Extract to read –

5 Things All Smart Mothers Know
What are the things that all great mothers know? As if being a mother wasn’t hard enough, throw in a pandemic where it’s now a routine to juggle a full-time job and taking care of the kids, all at home. In order to alleviate some of the day to day pressures, it’s important to take a step back and reflect from time to time.
You Don’t Need to be Perfect
Too often, parents think they need to be perfect. Fortunately, it’s quite enough to try your best to be an attentive, fair, supportive mother to your youngster. Pushing for perfection has the potential to harm both of you because you end up visibly demonstrating a need to lead an error-free life, something no one can do. That kind of attitude rubs off on young minds and does nothing more than spread perfectionism from you to your children.

It’s Wise to Encourage Education
One of the most important lessons you can teach is a love for education. Demonstrating a respect for and valuation of all kinds of higher learning, from college and master’s degrees to PhD’s, sets a good example, even though it might not sink in immediately. For example, you don’t need to pay for a college degree, but you can help young adults get private student loans by being a co-signer for them. Many times, there’s no other way for them to attend school and co-signing on a private loan gives them a chance to borrow at reasonable rates, take advantage of lenient repayment periods, and cover all the major expenses that a university degree entails. Mothers who know how to model respect for education instill a love for learning in their offspring that can last a lifetime.
Being Supportive Doesn’t Mean Agreeing Will Every Choice
It’s possible to be supportive without approving of everything a young adult does. For example, if you find out about dangerous behaviors like smoking, excessive drinking, or worse, sit down and make clear that you don’t approve of those things and want to help them stop. Offering support often means having a frank discussion about why you disagree and what you are willing to do to assist in recovery or change.

Data listing –
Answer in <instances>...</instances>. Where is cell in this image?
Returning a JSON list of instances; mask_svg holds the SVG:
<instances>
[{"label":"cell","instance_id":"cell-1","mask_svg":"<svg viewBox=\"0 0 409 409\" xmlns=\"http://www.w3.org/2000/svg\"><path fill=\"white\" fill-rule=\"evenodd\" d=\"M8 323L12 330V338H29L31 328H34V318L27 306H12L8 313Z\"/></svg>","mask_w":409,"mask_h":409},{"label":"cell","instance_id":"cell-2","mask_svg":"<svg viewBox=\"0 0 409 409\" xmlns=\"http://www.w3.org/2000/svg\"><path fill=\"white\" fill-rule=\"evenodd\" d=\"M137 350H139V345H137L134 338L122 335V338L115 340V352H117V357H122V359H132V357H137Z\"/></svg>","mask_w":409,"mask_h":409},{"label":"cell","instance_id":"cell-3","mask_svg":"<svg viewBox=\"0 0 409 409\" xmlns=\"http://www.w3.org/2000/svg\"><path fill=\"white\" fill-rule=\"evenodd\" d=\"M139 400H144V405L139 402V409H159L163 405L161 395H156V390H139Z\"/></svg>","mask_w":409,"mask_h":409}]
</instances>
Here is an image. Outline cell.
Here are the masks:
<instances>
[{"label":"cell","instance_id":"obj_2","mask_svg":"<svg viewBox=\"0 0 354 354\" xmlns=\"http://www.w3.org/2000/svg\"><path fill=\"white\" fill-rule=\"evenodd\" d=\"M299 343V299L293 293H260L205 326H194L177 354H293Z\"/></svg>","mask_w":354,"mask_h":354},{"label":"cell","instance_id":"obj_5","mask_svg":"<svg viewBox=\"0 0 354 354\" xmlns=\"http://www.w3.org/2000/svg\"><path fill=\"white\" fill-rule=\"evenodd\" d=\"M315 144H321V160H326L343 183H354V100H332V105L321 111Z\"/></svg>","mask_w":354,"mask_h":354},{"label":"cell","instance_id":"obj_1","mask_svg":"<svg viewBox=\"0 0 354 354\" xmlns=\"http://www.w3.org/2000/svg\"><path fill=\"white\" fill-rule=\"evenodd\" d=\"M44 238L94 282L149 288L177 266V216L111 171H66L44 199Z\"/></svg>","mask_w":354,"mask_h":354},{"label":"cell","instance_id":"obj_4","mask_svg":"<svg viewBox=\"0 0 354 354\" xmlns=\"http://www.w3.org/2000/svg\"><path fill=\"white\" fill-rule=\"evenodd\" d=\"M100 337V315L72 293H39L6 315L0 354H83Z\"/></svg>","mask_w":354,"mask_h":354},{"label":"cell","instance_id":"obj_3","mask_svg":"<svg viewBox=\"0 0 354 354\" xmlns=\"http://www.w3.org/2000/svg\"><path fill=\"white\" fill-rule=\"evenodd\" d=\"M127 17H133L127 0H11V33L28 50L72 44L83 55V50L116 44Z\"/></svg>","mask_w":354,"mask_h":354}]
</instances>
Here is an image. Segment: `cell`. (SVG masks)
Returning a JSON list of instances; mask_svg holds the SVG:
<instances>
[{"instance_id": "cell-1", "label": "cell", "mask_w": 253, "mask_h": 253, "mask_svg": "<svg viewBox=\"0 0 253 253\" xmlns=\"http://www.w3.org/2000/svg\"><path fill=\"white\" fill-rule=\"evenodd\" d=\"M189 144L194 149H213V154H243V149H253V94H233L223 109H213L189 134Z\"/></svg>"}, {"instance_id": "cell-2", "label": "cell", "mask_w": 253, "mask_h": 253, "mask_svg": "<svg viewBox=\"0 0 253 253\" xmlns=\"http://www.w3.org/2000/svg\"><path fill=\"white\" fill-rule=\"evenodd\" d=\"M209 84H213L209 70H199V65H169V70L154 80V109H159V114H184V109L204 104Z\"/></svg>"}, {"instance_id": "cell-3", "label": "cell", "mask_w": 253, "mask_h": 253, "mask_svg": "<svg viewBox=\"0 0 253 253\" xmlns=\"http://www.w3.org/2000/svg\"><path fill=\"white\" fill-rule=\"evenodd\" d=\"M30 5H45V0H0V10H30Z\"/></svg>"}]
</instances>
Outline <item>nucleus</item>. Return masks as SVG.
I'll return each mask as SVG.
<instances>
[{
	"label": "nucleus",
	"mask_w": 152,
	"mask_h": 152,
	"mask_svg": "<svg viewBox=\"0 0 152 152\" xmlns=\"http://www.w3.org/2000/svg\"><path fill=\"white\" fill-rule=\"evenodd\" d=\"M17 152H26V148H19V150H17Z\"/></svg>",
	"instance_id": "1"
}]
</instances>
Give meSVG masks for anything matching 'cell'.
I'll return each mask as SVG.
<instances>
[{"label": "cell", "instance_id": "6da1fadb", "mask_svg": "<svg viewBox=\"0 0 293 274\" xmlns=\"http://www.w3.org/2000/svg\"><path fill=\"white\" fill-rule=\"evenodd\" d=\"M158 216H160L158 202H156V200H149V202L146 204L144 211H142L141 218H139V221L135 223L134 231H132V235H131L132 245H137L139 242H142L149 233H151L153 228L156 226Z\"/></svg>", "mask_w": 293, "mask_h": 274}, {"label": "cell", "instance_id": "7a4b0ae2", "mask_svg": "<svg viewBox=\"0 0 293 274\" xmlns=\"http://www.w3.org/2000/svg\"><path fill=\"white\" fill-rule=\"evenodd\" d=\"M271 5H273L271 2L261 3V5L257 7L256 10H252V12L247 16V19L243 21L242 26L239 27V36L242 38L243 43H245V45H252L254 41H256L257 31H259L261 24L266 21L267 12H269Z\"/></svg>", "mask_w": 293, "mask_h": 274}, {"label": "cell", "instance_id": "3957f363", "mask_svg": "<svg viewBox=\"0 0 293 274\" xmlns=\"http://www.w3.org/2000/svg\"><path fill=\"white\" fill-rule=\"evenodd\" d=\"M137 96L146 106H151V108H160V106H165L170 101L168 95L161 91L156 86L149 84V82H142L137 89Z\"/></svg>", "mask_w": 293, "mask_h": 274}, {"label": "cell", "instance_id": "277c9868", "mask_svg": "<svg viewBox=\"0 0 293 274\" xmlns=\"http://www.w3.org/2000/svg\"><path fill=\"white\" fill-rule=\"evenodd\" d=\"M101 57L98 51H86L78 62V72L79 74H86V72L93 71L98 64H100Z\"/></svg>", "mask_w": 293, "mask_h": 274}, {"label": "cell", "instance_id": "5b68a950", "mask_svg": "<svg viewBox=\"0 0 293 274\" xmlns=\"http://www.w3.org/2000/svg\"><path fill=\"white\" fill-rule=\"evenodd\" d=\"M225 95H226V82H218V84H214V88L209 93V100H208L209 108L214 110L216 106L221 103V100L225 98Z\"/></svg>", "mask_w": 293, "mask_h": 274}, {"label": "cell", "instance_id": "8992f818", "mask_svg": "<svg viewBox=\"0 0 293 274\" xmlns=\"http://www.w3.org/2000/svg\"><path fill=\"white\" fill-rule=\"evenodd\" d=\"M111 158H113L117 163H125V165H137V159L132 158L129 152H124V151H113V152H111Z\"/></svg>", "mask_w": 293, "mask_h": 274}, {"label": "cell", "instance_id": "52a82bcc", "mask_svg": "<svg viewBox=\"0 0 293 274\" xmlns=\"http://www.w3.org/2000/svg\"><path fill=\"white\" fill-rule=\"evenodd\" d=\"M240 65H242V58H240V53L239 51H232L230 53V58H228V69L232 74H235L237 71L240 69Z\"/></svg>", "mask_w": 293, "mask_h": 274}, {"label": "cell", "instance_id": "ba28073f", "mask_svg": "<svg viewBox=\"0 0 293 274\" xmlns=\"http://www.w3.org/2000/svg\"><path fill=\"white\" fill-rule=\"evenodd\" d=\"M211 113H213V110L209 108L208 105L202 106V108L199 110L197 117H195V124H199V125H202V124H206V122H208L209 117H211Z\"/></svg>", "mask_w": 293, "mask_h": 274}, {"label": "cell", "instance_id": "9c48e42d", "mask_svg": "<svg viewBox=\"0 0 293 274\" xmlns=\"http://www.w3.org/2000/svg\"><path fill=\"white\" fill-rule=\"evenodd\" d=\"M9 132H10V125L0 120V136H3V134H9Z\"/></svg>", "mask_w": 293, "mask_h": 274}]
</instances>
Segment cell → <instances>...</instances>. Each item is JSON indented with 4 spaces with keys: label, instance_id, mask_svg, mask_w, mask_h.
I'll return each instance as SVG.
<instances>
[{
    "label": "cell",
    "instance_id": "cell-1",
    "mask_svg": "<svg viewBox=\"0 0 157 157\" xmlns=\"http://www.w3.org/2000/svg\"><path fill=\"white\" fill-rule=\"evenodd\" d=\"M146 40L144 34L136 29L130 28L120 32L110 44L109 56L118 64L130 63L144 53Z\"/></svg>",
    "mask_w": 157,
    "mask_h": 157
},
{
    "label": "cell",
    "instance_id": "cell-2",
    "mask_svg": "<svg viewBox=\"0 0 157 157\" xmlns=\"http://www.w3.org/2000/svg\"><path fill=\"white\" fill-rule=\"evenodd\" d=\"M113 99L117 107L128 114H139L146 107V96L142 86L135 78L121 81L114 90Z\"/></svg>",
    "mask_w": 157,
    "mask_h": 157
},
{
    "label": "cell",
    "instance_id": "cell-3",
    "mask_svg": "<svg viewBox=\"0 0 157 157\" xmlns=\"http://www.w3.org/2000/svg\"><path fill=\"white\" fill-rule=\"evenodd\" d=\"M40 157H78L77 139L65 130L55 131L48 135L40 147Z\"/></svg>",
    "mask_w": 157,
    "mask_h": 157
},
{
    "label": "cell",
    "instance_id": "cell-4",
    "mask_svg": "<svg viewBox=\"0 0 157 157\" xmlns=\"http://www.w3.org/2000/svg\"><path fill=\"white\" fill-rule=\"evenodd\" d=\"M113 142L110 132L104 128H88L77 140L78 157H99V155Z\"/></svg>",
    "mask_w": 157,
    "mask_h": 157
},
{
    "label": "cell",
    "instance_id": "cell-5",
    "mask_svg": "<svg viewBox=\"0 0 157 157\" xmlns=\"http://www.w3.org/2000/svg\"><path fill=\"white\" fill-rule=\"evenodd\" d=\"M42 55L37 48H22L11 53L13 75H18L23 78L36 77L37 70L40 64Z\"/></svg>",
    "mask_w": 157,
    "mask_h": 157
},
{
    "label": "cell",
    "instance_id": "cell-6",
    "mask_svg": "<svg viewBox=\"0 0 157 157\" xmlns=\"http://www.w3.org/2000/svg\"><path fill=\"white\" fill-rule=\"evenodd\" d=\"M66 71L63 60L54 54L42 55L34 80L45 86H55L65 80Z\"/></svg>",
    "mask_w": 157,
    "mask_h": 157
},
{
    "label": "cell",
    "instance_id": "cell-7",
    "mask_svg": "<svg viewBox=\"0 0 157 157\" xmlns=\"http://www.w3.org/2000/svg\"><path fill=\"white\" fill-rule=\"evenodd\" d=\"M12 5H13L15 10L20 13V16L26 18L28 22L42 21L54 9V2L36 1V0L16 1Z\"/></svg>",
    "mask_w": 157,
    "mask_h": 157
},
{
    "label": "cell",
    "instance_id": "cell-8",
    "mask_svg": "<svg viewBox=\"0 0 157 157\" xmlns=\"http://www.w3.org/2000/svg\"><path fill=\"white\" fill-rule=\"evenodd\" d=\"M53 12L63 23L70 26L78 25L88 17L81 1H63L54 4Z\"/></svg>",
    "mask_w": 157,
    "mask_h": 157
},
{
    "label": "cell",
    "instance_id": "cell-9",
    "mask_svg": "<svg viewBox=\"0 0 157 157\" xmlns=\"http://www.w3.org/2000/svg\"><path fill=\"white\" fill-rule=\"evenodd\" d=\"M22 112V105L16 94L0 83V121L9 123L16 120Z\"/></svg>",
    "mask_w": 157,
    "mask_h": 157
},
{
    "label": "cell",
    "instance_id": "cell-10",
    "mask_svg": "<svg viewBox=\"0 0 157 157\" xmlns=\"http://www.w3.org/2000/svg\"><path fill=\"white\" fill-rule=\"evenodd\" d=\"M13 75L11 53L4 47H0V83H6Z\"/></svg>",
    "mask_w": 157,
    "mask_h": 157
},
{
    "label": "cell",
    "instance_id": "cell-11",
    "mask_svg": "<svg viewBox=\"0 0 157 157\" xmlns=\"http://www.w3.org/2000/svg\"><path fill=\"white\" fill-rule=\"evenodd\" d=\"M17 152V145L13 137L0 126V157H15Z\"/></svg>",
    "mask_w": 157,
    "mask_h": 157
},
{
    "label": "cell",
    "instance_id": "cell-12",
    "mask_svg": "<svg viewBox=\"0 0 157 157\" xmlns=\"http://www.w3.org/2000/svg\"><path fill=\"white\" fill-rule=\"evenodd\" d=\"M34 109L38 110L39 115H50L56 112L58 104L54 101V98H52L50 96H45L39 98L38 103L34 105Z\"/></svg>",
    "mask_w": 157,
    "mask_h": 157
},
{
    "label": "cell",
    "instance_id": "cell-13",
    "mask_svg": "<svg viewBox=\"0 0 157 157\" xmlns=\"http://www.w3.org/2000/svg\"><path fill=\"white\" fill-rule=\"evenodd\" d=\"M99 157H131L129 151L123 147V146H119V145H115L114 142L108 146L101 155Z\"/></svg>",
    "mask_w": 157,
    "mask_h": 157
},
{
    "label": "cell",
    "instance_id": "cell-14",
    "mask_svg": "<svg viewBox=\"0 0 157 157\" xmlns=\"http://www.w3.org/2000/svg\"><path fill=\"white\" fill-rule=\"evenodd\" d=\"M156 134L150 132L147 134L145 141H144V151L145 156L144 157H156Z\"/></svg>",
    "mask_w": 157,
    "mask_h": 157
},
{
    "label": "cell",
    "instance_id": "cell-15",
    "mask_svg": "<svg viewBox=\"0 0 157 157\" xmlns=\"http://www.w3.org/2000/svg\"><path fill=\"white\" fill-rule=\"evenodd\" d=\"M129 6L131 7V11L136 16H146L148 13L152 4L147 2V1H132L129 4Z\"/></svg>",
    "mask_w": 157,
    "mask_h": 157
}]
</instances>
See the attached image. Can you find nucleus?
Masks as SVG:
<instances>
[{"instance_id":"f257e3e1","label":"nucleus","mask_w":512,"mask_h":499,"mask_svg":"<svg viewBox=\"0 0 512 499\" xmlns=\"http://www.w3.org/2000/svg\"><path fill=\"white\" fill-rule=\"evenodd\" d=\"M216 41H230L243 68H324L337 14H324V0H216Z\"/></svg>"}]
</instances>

Assignment 1 –
Answer these questions about the article on things smart mothers know, using only what it states:
(a) What does pushing for perfection end up spreading from a mother to her children?
(b) What role can a mother take to help young adults get private student loans?
(c) Which two dangerous behaviors does the article name as examples before "or worse"?
Assignment 2 –
Resume the article on things smart mothers know, beginning right after its last paragraph.

Written answer 1 –
(a) Perfectionism.
(b) A co-signer.
(c) Smoking and excessive drinking.

Written answer 2 –
Take an Interest in Their Hobbies, Jobs, and Social Life
There’s no remote-control on parenting. Mothers who do everything right often miss the unwritten, informal rules that make parents shine as leaders, role models, and guides. Make it a point to regularly ask your son or daughter about their social life, who they’re dating, what kinds of hobbies they might like to take up, what their goals are, and whatever else they want to share with you. It’s usually not wise to be only a friend, but being a friend and a caring parent can do wonders for your relationship with a boy or girl on the verge of adulthood.
Know When to Step Back
There’s a time to engage and a time to stand back. Far too many mothers and fathers want to oversee the daily lives of their children in what turns out to be a suffocating, unhealthy way. The temptation is powerful to become involved in their every decision, event, relationship, life goal, and career move. Avoid being the overbearing parent and instead take a bit more realistic approach by intervening only when necessary. The result will be a long-term relationship with your daughter or son that is healthy and rewarding.